Monday, 8 September 2014

Lessons from a condo bankruptcy

 The bankruptcy of a proposed condo development and the arrest of a prominent real estate lawyer last month left many buyers potentially out of deposits totaling millions of dollars. It shouldn't have happened.

Here's why:

When you buy a new home or residential condominium from a developer in Ontario, part of your deposit is protected by the Tarion New Home Warranty Program.

This covers up to $20,000 for a new residential condominium deposit and $40,000 in deposits for a new house. However, deposits over and above these amounts are not protected. Similarly, no deposits for a proposed commercial or hotel condominium development are protected by Tarion. In most cases, all deposits are paid to the developer's lawyer, to be held in trust.

Under the regulations governing the Condominium Act, a lawyer is not supposed to release the moneys from trust unless and until they have been given proof by way of a security bond from the developer that the money is protected. In virtually all cases, the money is released when the developer is ready to begin construction on the project and would like to access the deposits for this purpose. As long as the security bond is provided, the law firm will release the funds from trust.

In the Centrum condominium bankruptcy in North York, the Bratty's law firm was holding millions of dollars in trust for the proposed residential condominium that was never built. The money was never released to the developer Yo Sup (Joseph) Lee and the buyers who purchased these residential units will get their deposits back, in full, even though the development is bankrupt and it appears that Lee has disappeared.

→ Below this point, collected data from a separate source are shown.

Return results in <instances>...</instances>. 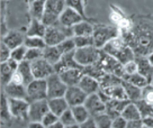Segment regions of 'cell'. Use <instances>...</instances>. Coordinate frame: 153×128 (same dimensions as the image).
<instances>
[{
    "mask_svg": "<svg viewBox=\"0 0 153 128\" xmlns=\"http://www.w3.org/2000/svg\"><path fill=\"white\" fill-rule=\"evenodd\" d=\"M120 35L136 56H148L153 52V26L146 21H139L129 29L120 30Z\"/></svg>",
    "mask_w": 153,
    "mask_h": 128,
    "instance_id": "6da1fadb",
    "label": "cell"
},
{
    "mask_svg": "<svg viewBox=\"0 0 153 128\" xmlns=\"http://www.w3.org/2000/svg\"><path fill=\"white\" fill-rule=\"evenodd\" d=\"M101 50L105 53H107L108 55L116 58L117 61H120L122 64H125L129 61H133V60H135V56H136L133 48L131 47L123 39V37H120V36L117 38H114L109 43H107Z\"/></svg>",
    "mask_w": 153,
    "mask_h": 128,
    "instance_id": "7a4b0ae2",
    "label": "cell"
},
{
    "mask_svg": "<svg viewBox=\"0 0 153 128\" xmlns=\"http://www.w3.org/2000/svg\"><path fill=\"white\" fill-rule=\"evenodd\" d=\"M73 36L74 34H73L72 27H67L60 21H57L56 24L52 26H48L44 41L48 46H55V45H59L60 43H62L63 41H65L67 38H71Z\"/></svg>",
    "mask_w": 153,
    "mask_h": 128,
    "instance_id": "3957f363",
    "label": "cell"
},
{
    "mask_svg": "<svg viewBox=\"0 0 153 128\" xmlns=\"http://www.w3.org/2000/svg\"><path fill=\"white\" fill-rule=\"evenodd\" d=\"M120 29L116 25H95L94 28V42L95 46L98 48H102L107 43L113 41L114 38L120 37Z\"/></svg>",
    "mask_w": 153,
    "mask_h": 128,
    "instance_id": "277c9868",
    "label": "cell"
},
{
    "mask_svg": "<svg viewBox=\"0 0 153 128\" xmlns=\"http://www.w3.org/2000/svg\"><path fill=\"white\" fill-rule=\"evenodd\" d=\"M65 7H67L65 0H46V6L42 17V21L46 26L56 24Z\"/></svg>",
    "mask_w": 153,
    "mask_h": 128,
    "instance_id": "5b68a950",
    "label": "cell"
},
{
    "mask_svg": "<svg viewBox=\"0 0 153 128\" xmlns=\"http://www.w3.org/2000/svg\"><path fill=\"white\" fill-rule=\"evenodd\" d=\"M100 56L101 48H98L96 46H87V47L76 48V54H74L76 62L83 67L97 63L99 61Z\"/></svg>",
    "mask_w": 153,
    "mask_h": 128,
    "instance_id": "8992f818",
    "label": "cell"
},
{
    "mask_svg": "<svg viewBox=\"0 0 153 128\" xmlns=\"http://www.w3.org/2000/svg\"><path fill=\"white\" fill-rule=\"evenodd\" d=\"M26 89H27V101L29 102L48 99L46 79H35L26 87Z\"/></svg>",
    "mask_w": 153,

However, Lee retained another lawyer, Meerei Cho, to handle the commercial/hotel condominium project and although over 14 million dollars in total was placed into her trust account from buyers, it has since disappeared, even though construction never started and it does not appear that any security bond was posted. In another twist, 1.9 million of the 14 million dollars in deposits was originally placed into Bratty's trust account but developer Lee then instructed Bratty's to pay this money to Cho, which they did, and this money is part of what is now missing.

If Cho made an error in releasing the money, then part of this loss may be covered under her errors and omissions insurance policy, but this may only provide 1 million dollars in coverage for the victims. The law society has a discretionary fraud victim fund of $150,000 but this will also not be nearly enough to compensate all of the victims.

I imagine that some buyers may sue the Bratty's law firm for giving the money to Cho but in my opinion, as long as Bratty's obtained proof from Cho that the money was going to be held by her in trust according to the rules, they should succeed in any claim against them.

The good news is that over the past 20 years, in thousands of new condominium buildings, this has not occurred before, showing that in virtually all cases, lawyers follow the rules and buyers are protected.

The main lesson when buying a new condominium is still the same; check out the reputation of the builder. Reputable builders follow the rules, finish buildings on time and deliver what they promise. Still, whenever you are paying more than the Tarion protected deposits, you should now insist that the developer provide proof that they have sufficient security to protect any deposit over $20,000 if it is a new residential condominium and over $40,000 for a new residential home. It would also be a good idea for the government to just change the rules and make it a law that all lawyers holding trust moneys be bonded themselves, so it can't happen again.